§ **SELECTED EXCERPT**:
▬▬▬
Complaints Rise Even as Bedbug Violations Drop
Wall Street Journal
Monday, July 11, 2011
The bedbug wave that caused widespread unease in New York homes,
offices, movie theaters and retail stores may have been somewhat
more hype than bite, according to data from city agencies.
While residential complaints through the city's Department of
Housing Preservation and Development rose in the last fiscal year,
violations have decreased. There were 4,481 violations issued as a
result of 13,140 complaints in 2011, compared with 4,808 violations
and 12,768 complaints in 2010.
And though the city's nonemergency hot line, 311, did report a
record 34,044 bedbug-related calls for the fiscal year ended June
30, a 7% increase, as a proportion of overall traffic there were
slightly fewer bedbug-related calls made in fiscal year 2011 than
in 2010. Bedbug calls represent less than 1% of the total received
by the hot line, which fields all types of inquiries.
Regardless, local pest-control companies say there is a boom in
the business of bedbug-busting. They say the outbreaks last year in
popular clothing stores such as the Epic Hollister in SoHo and the
Victoria's Secret on the East Side were just the start.
They say New Yorkers shouldn't let down their guards during the
winter months, either.
"Bedbugs are 12-month bugs," said Missy Henrickson, vice
president of public affairs for National Pest Management
"It got so bad it showed up everywhere and it carried into the
winter. We were getting more calls than ever in the winter," said
Jeff Eisenberg, president of Pest Away Exterminator Inc. and author
of "The Bedbug Survival Guide."
Mr. Eisenberg predicts that the bedbug problem will be worse
than ever this year. The problem has spread beyond the city,
"The suburbs of New York have been decimated," he said.
Barry Beck, chief operating officer of Assured Environments,
said bedbugs calls to his business lagged in the early part of this
year because of a cold winter and spring. The reproductive cycle of
bedbugs is faster in warmer months.
"With the heat and humidity, things have been ramping up
quickly," said Mr. Beck, adding that 80-degree temperatures are
"heaven" for the blood-suckers.
Bites can cause a rash and potentially lead to a secondary
infection, but serious health risks are not known. A Department of
Health and Mental Hygiene spokeswoman said that "though bacteria
can be isolated from the bodies of bedbugs, there is no evidence
that these bacteria or the illnesses they could cause can be
transmitted to people from a bedbug."
▬▬▬
§ **RECORDS PROVIDED**:

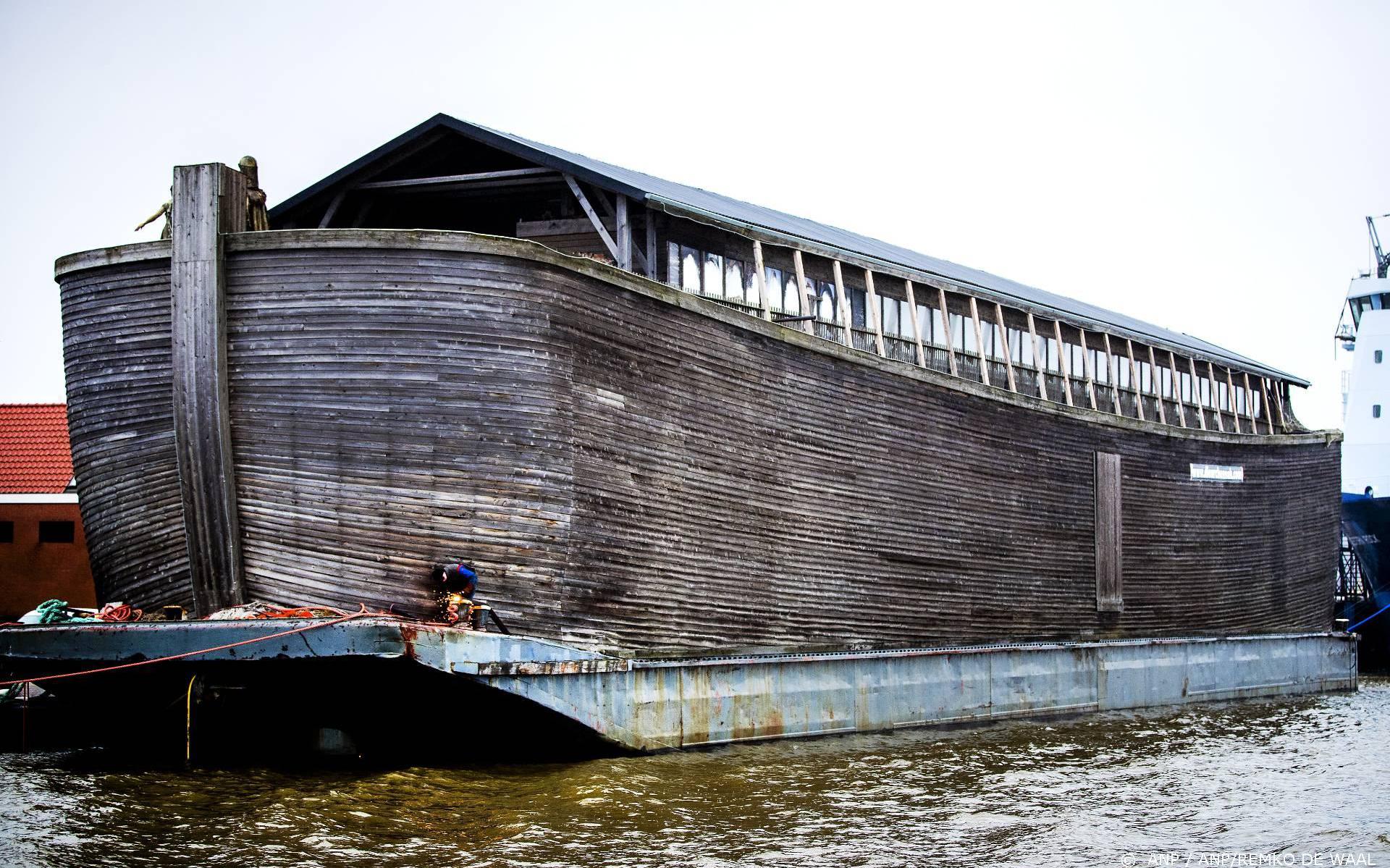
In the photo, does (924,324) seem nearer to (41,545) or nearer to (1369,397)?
(41,545)

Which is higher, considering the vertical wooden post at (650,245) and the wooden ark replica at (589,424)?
the vertical wooden post at (650,245)

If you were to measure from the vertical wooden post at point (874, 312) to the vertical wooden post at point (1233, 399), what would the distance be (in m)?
12.6

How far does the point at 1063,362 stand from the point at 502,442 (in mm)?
14065

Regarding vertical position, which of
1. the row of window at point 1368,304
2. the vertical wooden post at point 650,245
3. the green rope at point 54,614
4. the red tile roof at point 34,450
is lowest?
the green rope at point 54,614

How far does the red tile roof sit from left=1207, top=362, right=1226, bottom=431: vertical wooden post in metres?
22.2

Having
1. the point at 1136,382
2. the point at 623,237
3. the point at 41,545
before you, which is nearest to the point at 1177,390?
the point at 1136,382

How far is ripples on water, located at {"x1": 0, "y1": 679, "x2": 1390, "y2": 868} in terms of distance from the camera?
10.2 m

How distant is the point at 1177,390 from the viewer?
27953 mm

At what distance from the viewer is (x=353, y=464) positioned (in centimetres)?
1345

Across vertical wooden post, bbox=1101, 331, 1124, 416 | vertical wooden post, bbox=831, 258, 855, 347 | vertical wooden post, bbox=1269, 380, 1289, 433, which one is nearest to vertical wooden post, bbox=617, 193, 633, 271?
vertical wooden post, bbox=831, 258, 855, 347

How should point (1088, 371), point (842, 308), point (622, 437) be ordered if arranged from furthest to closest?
1. point (1088, 371)
2. point (842, 308)
3. point (622, 437)

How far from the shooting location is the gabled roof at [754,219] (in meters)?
16.6

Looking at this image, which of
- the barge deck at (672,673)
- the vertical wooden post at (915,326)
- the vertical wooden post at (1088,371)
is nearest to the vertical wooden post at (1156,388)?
the vertical wooden post at (1088,371)

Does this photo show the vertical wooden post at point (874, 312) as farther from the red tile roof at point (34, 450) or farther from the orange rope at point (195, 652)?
the red tile roof at point (34, 450)
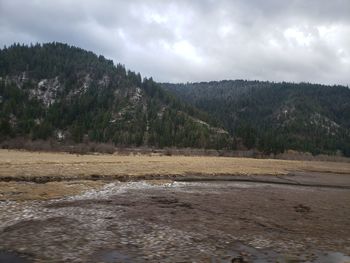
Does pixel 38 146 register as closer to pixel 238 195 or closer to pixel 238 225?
pixel 238 195

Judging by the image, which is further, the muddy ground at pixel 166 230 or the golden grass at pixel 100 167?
the golden grass at pixel 100 167

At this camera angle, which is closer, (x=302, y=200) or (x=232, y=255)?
(x=232, y=255)

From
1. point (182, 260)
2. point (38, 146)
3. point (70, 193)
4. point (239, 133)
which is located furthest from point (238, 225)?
point (239, 133)

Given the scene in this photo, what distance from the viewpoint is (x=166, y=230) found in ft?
63.3

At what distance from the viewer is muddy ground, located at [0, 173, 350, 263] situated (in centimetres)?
1498

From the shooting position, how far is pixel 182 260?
14289mm

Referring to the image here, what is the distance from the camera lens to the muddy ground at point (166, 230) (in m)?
15.0

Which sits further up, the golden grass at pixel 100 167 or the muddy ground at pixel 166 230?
the golden grass at pixel 100 167

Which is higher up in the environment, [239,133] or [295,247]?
[239,133]

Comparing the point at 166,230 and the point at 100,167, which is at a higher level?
the point at 100,167

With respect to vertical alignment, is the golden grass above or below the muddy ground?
above

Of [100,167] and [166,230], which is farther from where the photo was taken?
[100,167]

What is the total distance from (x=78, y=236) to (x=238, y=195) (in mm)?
21356

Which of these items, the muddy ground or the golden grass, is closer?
the muddy ground
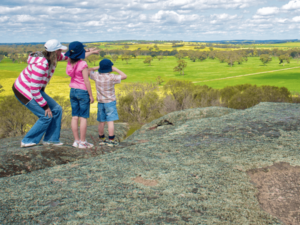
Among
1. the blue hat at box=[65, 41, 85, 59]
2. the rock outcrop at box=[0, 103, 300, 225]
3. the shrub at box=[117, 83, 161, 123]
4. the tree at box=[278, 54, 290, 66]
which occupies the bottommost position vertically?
the shrub at box=[117, 83, 161, 123]

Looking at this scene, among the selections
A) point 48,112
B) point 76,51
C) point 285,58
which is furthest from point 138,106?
point 285,58

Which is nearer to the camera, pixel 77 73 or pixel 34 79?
pixel 34 79

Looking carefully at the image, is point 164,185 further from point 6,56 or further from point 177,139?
point 6,56

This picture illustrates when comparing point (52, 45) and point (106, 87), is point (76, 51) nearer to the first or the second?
point (52, 45)

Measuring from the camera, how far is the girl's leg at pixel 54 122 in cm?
710

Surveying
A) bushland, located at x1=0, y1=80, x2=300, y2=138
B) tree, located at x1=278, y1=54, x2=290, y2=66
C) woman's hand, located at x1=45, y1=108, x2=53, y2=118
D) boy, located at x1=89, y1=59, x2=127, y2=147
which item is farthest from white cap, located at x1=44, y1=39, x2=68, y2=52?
tree, located at x1=278, y1=54, x2=290, y2=66

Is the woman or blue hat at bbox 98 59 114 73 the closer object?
the woman

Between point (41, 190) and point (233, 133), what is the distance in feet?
17.8

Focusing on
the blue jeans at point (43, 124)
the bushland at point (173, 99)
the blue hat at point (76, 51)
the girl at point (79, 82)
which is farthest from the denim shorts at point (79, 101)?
the bushland at point (173, 99)

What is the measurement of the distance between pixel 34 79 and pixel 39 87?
9.4 inches

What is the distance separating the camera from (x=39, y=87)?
255 inches

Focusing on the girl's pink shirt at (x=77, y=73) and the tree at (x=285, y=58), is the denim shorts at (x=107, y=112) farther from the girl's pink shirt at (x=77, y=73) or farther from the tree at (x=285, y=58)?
the tree at (x=285, y=58)

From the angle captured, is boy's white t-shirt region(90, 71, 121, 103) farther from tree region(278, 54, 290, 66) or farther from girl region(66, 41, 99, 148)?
tree region(278, 54, 290, 66)

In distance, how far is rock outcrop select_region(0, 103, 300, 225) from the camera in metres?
3.89
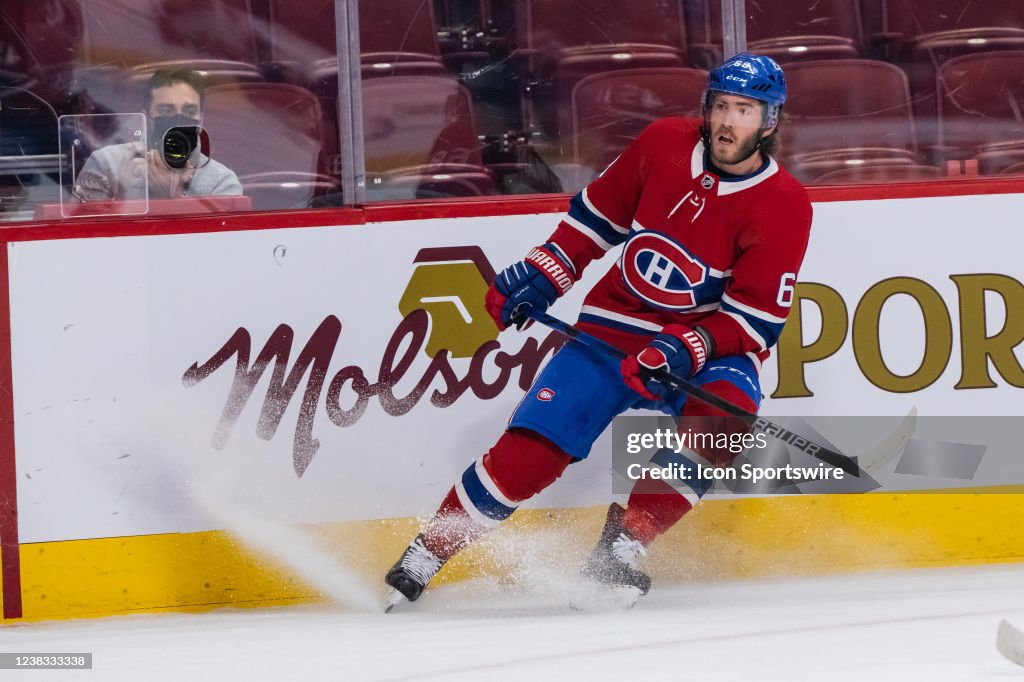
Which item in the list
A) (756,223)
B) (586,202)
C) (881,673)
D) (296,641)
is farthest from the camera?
(586,202)

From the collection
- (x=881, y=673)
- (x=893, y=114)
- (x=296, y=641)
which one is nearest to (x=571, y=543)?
(x=296, y=641)

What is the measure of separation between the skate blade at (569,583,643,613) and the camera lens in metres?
1.34

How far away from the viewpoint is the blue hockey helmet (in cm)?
266

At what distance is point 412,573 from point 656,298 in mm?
783

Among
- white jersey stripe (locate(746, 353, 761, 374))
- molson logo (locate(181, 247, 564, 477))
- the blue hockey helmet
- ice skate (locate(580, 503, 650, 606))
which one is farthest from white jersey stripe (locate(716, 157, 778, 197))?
ice skate (locate(580, 503, 650, 606))

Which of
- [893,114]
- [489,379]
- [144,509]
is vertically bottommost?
[144,509]

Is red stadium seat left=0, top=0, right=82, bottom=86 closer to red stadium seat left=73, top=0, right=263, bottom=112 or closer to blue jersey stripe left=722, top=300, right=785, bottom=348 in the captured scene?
red stadium seat left=73, top=0, right=263, bottom=112

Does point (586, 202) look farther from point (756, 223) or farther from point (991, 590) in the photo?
point (991, 590)

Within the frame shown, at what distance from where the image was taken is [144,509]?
2.96m

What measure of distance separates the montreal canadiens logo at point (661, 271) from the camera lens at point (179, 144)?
1.04 m

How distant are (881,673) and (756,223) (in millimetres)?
986

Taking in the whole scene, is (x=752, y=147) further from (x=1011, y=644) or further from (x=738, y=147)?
(x=1011, y=644)

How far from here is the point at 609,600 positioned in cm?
279

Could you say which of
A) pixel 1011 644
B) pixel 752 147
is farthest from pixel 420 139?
pixel 1011 644
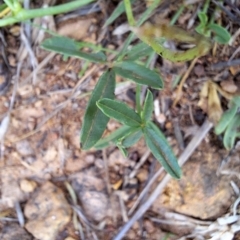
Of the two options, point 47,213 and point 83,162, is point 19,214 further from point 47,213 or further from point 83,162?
point 83,162

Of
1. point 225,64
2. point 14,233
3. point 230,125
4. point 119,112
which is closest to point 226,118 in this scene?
point 230,125

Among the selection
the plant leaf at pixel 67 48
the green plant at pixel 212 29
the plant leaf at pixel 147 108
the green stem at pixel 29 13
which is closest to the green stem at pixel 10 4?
the green stem at pixel 29 13

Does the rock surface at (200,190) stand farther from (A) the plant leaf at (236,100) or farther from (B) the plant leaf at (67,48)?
(B) the plant leaf at (67,48)

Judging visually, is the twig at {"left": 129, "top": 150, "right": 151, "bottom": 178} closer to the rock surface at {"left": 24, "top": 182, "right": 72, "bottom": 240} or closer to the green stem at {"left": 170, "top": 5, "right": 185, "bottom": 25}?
the rock surface at {"left": 24, "top": 182, "right": 72, "bottom": 240}

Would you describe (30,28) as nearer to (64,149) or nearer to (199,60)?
(64,149)

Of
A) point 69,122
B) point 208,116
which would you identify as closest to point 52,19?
point 69,122
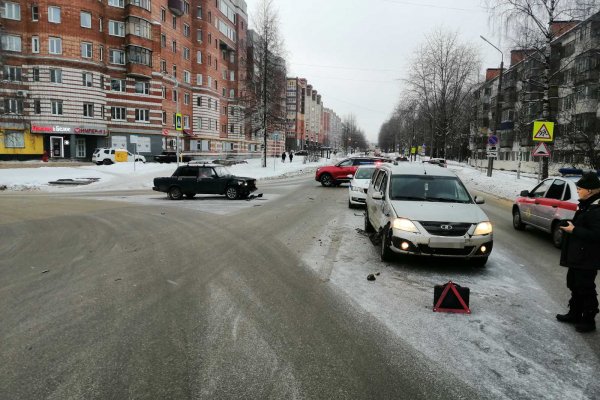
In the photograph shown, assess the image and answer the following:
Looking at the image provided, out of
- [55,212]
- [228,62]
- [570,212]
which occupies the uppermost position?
[228,62]

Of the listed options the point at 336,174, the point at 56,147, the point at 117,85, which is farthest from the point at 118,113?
the point at 336,174

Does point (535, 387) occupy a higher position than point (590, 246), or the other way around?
point (590, 246)

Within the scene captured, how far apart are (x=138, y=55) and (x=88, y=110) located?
7.87m

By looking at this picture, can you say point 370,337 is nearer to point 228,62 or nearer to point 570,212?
point 570,212

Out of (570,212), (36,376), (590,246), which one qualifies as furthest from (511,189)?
(36,376)

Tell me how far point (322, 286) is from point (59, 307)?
326 cm

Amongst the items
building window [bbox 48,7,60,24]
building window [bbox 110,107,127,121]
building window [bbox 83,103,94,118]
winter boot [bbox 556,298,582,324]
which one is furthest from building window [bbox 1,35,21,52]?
winter boot [bbox 556,298,582,324]

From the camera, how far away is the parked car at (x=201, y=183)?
1886 centimetres

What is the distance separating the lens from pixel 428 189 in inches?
327

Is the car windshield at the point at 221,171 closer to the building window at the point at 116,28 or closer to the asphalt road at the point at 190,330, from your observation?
the asphalt road at the point at 190,330

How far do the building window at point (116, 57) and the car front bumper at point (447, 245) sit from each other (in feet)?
155

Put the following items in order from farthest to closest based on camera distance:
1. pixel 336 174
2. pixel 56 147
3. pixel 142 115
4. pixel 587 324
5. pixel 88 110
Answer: pixel 142 115, pixel 88 110, pixel 56 147, pixel 336 174, pixel 587 324

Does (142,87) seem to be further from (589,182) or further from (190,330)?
(589,182)

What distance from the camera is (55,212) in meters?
14.3
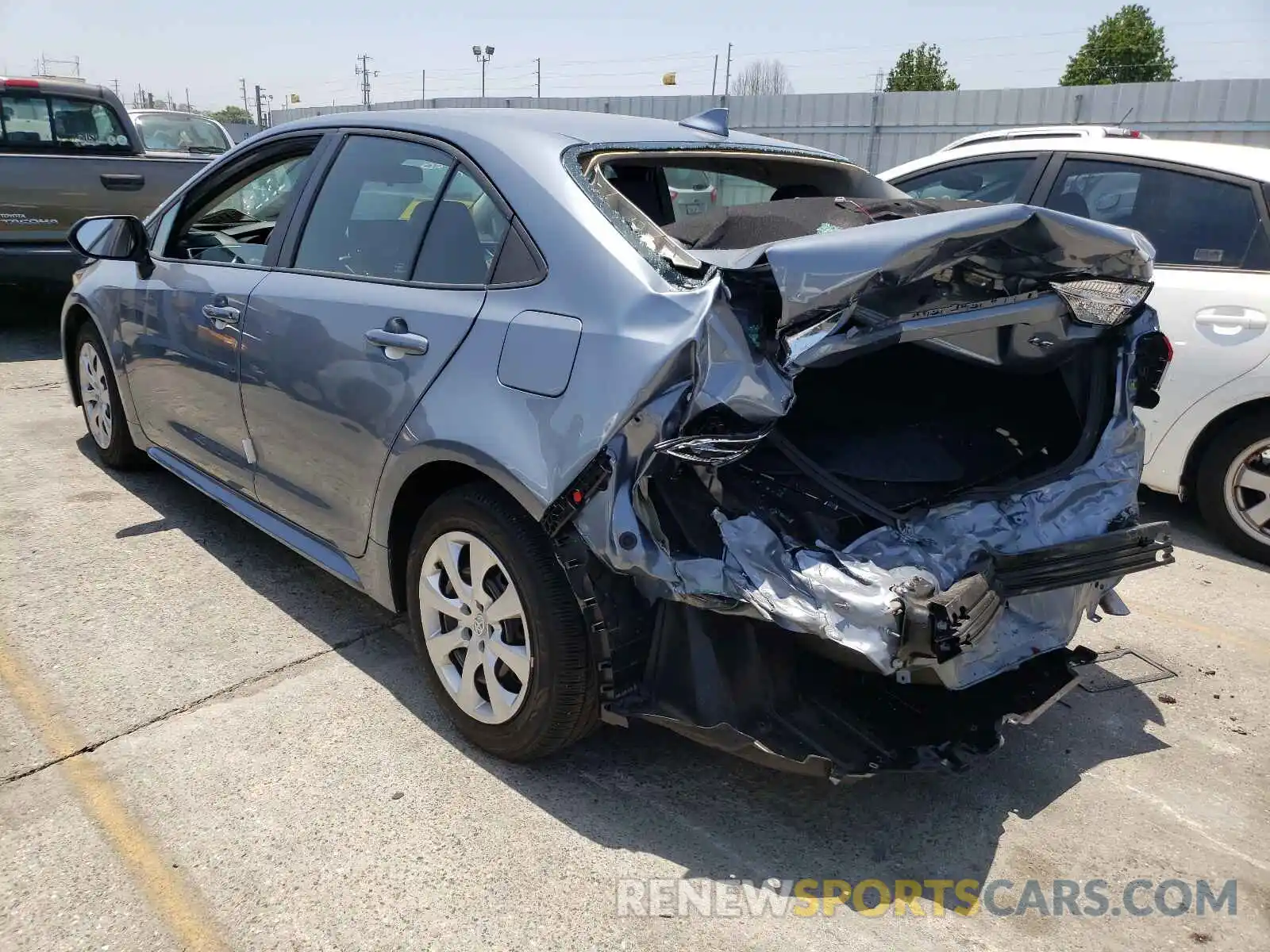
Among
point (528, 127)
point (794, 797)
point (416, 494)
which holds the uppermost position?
point (528, 127)

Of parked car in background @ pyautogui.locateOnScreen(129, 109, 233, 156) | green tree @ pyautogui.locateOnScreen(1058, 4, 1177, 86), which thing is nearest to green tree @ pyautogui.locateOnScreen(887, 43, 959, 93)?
green tree @ pyautogui.locateOnScreen(1058, 4, 1177, 86)

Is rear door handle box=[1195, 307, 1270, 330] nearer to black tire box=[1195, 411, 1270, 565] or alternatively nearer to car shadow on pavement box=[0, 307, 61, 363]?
black tire box=[1195, 411, 1270, 565]

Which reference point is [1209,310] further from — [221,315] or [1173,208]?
[221,315]

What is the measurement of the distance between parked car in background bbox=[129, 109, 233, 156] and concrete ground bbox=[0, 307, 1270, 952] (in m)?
9.30

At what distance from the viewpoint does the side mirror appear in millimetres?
4109

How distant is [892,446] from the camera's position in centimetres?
283

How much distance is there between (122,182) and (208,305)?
5248 mm

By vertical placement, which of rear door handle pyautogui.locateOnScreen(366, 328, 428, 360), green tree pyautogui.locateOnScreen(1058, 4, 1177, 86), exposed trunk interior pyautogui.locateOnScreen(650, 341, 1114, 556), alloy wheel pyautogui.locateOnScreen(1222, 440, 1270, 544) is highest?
green tree pyautogui.locateOnScreen(1058, 4, 1177, 86)

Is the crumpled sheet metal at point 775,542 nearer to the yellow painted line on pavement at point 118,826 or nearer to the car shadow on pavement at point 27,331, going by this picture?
the yellow painted line on pavement at point 118,826

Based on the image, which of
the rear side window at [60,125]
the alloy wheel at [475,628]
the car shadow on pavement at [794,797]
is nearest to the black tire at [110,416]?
the car shadow on pavement at [794,797]

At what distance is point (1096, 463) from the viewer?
2795 millimetres

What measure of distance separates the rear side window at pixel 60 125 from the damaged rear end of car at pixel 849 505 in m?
7.27

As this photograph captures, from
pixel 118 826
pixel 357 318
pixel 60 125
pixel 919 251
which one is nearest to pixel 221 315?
pixel 357 318

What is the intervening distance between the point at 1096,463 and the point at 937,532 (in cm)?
68
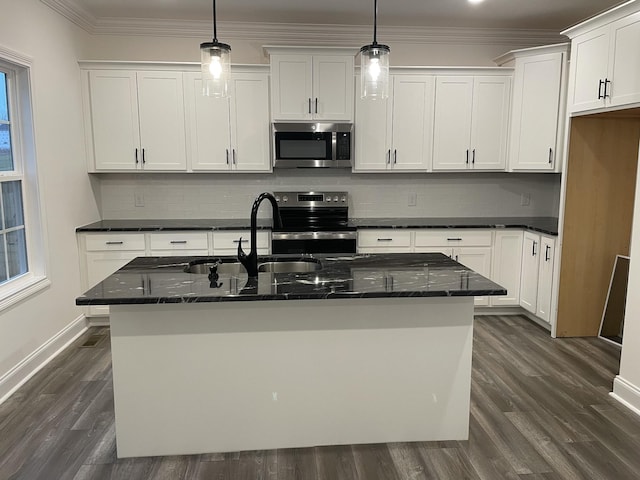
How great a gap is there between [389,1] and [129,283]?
3105mm

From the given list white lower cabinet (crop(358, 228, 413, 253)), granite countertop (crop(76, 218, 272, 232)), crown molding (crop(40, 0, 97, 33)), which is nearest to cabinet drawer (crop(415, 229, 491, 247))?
white lower cabinet (crop(358, 228, 413, 253))

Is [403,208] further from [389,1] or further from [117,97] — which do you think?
[117,97]

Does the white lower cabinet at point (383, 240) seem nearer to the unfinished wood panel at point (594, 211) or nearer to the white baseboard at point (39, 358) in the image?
the unfinished wood panel at point (594, 211)

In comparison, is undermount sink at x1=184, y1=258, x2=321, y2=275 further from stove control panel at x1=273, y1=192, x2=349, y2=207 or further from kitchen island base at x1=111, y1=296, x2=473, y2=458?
stove control panel at x1=273, y1=192, x2=349, y2=207

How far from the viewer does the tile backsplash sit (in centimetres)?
491

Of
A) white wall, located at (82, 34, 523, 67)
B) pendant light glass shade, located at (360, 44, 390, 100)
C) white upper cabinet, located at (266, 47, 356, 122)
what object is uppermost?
white wall, located at (82, 34, 523, 67)

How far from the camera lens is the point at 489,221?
480 cm

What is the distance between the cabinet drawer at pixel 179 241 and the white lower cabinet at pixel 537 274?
2.93m

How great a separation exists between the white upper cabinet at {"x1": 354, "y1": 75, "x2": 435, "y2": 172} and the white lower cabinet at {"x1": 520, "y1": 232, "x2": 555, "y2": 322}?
1.23 meters

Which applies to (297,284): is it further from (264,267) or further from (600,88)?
(600,88)

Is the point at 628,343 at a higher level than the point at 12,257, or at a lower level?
lower

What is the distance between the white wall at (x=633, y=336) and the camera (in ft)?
9.46

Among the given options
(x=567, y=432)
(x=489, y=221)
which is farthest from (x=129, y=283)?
(x=489, y=221)

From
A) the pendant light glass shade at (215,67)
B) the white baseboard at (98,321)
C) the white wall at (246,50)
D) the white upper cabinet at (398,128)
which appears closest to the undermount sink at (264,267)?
the pendant light glass shade at (215,67)
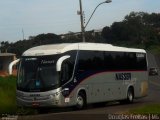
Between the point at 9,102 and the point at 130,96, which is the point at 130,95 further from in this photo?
the point at 9,102

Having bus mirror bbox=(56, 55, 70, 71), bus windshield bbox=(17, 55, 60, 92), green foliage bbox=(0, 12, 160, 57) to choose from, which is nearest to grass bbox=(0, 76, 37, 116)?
bus windshield bbox=(17, 55, 60, 92)

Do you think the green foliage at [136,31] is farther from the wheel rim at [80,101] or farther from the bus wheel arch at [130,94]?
the wheel rim at [80,101]

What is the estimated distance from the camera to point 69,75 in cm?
2525

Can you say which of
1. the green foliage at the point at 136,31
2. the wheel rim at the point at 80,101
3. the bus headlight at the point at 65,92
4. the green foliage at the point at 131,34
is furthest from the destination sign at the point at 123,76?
the green foliage at the point at 136,31

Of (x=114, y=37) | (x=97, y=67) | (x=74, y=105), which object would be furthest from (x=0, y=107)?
▬▬▬
§ **WHAT TO WORK ON**: In the article on New York bedbug complaints, how many bedbug-related calls did the city's 311 hot line report for the fiscal year ended June 30?

§ **EXERCISE RESPONSE**: 34,044 calls